The word “leviathan” conjures the image of something as huge as an ocean liner, and that’s appropriate for this look at the breadth and reach of multinational corporations, or MNCs.
Nine chapters in three sections cover the scope, governance, and cultural, historical, and social implications of multinationals. Chapter One, for instance, gives a broad overview of a typical MNC, Unilever. Unilever is a perfect illustration of the global reach of MNCs, and we are reminded that the Ben & Jerry’s ice cream business, to take one example, is no longer a “local” company but one of over 400 brands that Unilever owns.
Both editors are prominent business historians—Alfred D. Chandler Jr. is a Pulitzer Prize winner and emeritus professor at Harvard Business School, and Bruce Mazlish is a professor of history at MIT. The contributing authors are academics and practitioners who span the globe from Tufts University in Massachusetts to the Roberts Research Group of Australia.

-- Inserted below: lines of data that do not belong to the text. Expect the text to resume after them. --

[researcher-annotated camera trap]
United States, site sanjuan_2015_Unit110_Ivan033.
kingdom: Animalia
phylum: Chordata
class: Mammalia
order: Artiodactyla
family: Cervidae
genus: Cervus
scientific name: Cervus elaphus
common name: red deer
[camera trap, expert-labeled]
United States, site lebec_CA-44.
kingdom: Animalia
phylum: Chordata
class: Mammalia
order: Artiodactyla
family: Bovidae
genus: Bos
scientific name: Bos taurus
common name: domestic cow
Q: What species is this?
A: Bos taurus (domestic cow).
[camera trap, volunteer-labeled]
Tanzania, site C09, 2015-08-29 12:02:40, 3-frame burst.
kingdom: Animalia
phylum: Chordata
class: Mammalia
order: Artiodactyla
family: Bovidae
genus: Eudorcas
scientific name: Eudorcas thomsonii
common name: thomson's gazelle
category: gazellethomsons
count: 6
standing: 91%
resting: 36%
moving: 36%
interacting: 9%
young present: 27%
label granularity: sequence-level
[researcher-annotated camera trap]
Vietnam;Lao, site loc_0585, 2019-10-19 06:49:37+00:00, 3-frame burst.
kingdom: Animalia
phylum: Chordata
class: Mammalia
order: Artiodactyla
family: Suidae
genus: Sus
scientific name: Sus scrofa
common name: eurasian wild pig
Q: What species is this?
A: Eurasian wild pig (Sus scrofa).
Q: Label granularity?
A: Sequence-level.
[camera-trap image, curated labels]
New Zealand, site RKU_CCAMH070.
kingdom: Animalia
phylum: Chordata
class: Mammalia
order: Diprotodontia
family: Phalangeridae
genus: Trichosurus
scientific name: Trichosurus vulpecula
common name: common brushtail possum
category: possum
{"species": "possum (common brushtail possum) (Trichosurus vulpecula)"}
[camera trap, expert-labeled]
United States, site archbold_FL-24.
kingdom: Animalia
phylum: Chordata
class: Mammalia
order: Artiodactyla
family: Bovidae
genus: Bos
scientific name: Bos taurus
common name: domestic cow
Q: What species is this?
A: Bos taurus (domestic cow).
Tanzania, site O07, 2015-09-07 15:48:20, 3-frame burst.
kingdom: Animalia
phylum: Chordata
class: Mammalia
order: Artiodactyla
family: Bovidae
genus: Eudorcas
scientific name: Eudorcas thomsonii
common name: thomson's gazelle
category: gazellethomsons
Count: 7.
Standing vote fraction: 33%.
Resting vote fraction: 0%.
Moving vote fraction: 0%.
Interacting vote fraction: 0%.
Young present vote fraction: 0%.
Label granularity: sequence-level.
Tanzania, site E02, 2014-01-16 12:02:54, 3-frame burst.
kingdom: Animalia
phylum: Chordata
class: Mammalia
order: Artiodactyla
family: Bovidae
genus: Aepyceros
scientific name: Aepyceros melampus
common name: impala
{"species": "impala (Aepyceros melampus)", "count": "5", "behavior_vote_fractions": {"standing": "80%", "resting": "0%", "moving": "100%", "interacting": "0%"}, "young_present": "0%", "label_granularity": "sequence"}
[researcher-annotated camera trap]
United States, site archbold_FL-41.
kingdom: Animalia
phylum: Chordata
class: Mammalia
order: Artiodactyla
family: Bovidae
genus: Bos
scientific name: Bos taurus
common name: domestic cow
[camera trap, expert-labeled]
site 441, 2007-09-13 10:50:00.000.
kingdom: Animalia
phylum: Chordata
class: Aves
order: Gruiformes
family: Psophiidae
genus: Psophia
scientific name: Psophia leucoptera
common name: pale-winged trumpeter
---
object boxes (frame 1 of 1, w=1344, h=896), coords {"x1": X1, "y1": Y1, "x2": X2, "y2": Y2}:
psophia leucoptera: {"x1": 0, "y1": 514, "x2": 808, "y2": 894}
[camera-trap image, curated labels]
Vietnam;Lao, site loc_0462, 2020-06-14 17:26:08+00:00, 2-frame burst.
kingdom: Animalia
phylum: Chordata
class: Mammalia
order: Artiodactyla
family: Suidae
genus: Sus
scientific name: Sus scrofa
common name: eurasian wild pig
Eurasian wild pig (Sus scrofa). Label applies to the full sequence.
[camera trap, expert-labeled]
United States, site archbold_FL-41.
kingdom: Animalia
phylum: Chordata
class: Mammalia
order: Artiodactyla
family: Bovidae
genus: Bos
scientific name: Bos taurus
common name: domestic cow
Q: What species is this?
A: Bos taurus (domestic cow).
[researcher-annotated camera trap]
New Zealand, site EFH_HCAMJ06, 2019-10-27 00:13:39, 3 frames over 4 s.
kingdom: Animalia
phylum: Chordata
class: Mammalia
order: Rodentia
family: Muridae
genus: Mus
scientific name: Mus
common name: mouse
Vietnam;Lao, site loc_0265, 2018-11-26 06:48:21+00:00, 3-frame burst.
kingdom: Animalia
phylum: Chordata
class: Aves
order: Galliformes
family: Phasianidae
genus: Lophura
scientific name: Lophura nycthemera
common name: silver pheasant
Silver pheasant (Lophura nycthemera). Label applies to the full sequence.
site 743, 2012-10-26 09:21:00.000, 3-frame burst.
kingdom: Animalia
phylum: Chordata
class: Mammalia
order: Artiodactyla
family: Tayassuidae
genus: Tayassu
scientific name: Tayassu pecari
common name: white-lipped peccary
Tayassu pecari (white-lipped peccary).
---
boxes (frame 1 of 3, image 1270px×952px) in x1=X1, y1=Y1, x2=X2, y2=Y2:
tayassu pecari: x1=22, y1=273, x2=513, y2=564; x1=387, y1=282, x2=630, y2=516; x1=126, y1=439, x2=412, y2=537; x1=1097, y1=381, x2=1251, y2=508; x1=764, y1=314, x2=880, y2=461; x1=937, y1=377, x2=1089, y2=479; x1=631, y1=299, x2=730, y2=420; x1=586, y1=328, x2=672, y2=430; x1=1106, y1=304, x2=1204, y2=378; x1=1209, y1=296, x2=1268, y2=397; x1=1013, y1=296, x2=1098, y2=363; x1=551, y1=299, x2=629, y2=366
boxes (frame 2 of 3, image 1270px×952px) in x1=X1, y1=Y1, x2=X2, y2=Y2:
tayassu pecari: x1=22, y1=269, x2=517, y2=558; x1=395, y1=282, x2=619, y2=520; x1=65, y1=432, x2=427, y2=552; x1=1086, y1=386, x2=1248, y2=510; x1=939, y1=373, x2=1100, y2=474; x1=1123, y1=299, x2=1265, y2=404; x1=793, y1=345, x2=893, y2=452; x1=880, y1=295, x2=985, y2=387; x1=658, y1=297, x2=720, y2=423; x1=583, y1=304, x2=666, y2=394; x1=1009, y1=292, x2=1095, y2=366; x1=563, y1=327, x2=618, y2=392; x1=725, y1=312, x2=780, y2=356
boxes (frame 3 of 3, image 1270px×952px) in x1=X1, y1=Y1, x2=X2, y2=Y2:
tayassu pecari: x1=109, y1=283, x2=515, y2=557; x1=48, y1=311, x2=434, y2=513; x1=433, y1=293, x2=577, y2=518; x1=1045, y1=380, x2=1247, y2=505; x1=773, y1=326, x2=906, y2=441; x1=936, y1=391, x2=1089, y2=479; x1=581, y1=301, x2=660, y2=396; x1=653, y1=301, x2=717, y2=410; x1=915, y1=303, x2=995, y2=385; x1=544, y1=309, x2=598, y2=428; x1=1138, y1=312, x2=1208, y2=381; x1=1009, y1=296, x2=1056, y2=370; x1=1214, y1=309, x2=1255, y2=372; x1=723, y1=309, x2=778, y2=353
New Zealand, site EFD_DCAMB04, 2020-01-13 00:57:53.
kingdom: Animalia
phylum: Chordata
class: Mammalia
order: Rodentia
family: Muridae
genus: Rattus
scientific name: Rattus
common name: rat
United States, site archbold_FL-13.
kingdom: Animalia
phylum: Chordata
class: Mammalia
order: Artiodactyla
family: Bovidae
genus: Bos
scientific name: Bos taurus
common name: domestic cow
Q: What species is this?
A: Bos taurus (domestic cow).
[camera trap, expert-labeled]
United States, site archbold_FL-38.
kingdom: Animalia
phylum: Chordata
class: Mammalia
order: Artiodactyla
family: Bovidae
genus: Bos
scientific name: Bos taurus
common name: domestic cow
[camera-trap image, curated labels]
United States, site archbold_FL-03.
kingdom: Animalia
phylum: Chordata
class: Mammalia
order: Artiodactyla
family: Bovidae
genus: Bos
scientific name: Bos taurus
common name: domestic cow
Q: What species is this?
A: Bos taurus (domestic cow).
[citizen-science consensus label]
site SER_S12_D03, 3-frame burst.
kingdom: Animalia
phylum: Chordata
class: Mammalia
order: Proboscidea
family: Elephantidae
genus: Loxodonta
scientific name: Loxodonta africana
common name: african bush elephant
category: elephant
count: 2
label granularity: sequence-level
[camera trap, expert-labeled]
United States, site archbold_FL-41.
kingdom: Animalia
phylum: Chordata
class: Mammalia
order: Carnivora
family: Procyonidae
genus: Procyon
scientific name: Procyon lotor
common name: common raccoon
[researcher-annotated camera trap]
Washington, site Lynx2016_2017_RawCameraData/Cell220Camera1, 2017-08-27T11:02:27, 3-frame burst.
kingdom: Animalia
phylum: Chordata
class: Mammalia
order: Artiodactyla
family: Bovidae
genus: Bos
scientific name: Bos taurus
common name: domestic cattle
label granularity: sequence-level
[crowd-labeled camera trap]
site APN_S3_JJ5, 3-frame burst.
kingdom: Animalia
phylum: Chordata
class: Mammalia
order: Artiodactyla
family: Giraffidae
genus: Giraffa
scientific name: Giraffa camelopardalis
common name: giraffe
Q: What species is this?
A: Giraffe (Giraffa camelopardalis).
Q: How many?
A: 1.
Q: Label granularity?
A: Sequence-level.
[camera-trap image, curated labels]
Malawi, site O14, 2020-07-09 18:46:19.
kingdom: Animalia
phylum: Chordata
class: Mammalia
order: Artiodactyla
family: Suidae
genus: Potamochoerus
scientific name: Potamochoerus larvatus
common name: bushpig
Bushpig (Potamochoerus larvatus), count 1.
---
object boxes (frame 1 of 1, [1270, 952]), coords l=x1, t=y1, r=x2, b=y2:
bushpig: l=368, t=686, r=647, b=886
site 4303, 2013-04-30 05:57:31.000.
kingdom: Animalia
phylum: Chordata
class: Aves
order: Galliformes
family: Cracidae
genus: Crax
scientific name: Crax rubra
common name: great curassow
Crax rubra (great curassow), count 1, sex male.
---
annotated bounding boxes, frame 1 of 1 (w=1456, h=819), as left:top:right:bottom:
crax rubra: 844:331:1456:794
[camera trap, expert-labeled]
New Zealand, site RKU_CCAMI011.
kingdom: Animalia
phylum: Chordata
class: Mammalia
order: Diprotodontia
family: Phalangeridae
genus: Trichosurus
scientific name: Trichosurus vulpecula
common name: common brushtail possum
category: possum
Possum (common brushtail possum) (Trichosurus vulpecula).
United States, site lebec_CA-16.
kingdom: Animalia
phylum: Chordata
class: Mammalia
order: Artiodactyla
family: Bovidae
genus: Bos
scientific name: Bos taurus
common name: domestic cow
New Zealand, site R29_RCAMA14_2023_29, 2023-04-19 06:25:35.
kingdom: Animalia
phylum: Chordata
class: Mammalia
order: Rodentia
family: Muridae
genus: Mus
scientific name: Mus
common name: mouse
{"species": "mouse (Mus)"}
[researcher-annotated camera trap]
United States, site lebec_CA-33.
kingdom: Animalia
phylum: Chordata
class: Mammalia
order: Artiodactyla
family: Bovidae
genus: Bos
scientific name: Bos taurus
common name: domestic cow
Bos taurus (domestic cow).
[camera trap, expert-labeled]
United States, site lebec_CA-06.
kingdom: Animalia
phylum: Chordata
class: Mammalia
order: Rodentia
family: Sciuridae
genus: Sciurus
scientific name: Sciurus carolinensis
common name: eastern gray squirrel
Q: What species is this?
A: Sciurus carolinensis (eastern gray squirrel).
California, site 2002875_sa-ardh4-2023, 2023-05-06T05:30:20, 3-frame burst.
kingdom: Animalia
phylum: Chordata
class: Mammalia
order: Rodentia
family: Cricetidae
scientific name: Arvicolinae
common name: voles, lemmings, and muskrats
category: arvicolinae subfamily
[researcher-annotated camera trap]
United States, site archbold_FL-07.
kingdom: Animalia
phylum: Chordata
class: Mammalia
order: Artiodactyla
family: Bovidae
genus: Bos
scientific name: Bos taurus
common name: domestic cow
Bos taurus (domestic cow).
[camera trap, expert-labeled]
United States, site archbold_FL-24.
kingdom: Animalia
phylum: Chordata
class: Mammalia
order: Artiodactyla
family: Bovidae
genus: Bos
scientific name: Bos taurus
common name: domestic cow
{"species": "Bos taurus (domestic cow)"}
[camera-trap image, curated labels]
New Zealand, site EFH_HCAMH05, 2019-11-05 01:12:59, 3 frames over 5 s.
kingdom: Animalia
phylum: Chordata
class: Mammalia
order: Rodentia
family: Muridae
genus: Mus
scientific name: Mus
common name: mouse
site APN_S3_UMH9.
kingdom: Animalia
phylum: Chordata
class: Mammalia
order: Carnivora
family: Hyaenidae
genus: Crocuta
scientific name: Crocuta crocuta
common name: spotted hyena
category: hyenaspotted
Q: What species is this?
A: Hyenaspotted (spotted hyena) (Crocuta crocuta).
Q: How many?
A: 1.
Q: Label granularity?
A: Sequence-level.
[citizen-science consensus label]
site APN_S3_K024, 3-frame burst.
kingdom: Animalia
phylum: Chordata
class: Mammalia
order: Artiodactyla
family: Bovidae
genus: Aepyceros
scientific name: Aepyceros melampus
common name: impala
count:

Their overall dispassionate approach, neither placing blame nor praising, is valuable and rare for a book about the economic, political, and social impact of MNCs.
The editors acknowledge focusing heavily on MNCs in the United States; future publications, they hope, will look around the rest of the globe. This book complements 2003’s Global Inc.: An Atlas of the Multinational Corporation. Both grew out of an academic project called “Mapping the Multinational Corporations” that tries to convey through pictures and text the power and complexity of multinationals.
Leviathans as a whole provides historical and present-day contexts for analyzing globalization. The “new global epoch” they describe—a time when economic gain spans national boundaries but so do concerns about human factors—is very much our own.